The Attempt at a Solution
Looking at the problem, I see it wants the initial velocity, which would be the same as the initial velocity in the x-direction because the arrow is shot parallel to the ground, there is no y-component of velocity. I have a Δx (65.3 m), but no time.
I decide to use the equation I listed for the motion in the y-direction, but realize I need an initial distance in the y-direction (height).

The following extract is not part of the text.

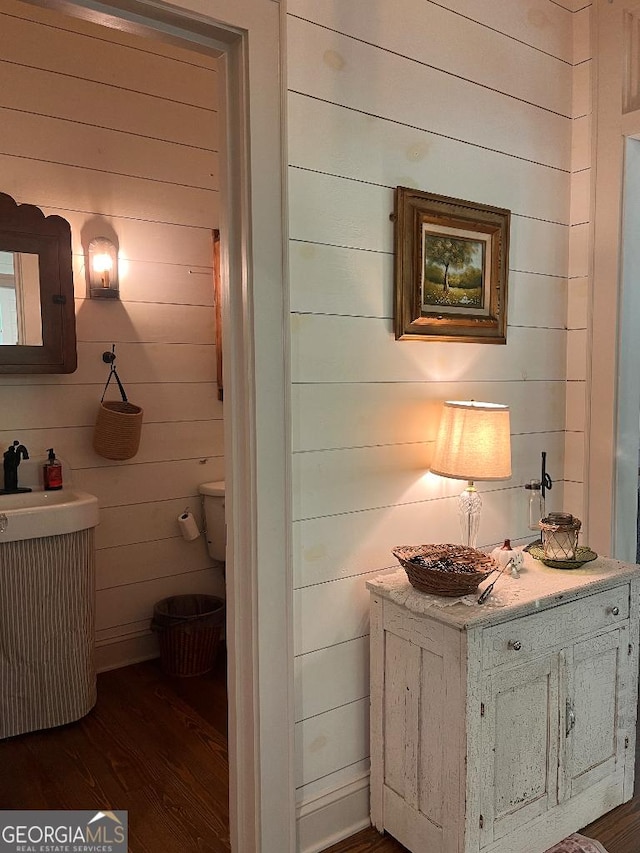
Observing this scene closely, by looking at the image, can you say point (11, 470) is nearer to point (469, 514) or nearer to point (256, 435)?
point (256, 435)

Here's where I'm not quite sure if my method works. I draw a triangle having an angle of 2° like given in the problem and an adjacent side of 65.3 m. I use tan(2°) = opposite/65.3
From that I get an inital height of 2.28 m, which seems a bit high but reasonable.
Now I use
Yf = Yi + Vyit + 1/2(ay)t2
Yf = 0 m ; Yi = 2.28 m ; Vyi = 0 m/s (arrow was shot parallel to the ground) ; ay = -9.8 m/s2
-4.9t2 + 2.28 = 0
t = .682 s Seems reasonable.
Now I use Vx = (Δx/t) to find the initial velocity in the x-direction.

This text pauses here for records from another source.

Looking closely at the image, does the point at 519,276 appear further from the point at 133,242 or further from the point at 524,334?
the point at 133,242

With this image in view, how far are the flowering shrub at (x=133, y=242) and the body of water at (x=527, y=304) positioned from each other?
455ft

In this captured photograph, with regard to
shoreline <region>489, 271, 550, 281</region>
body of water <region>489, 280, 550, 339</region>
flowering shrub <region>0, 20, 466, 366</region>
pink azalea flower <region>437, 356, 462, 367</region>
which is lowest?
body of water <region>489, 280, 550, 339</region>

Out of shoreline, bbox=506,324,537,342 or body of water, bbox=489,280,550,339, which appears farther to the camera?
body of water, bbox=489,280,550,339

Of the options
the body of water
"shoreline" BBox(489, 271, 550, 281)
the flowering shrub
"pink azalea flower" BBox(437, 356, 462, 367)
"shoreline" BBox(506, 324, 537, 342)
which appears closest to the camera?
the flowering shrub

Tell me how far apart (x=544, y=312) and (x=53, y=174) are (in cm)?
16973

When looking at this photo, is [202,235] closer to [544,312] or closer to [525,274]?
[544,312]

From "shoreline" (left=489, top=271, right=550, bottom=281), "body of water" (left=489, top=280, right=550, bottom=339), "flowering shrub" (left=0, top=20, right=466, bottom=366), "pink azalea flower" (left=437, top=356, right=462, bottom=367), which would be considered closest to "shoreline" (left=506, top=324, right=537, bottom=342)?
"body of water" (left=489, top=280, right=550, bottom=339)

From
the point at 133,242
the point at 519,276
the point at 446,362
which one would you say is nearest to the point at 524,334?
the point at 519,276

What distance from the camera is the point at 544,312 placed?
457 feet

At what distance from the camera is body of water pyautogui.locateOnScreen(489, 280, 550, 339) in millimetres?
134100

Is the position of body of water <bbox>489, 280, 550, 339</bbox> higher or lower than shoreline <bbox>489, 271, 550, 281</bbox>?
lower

Vx = (65.3/.682) = 95.75 m/s
However, my online homework site tells me it's incorrect. I feel that 95.75 m/s is a reasonable speed for an arrow. That's around 200 miles per hour isn't it?
I think my usage of tangent was probably incorrect but it was the only way I could make any progress on the problem.
Any hints or a push in the right direction would be greatly appreciated!
Thanks guys :)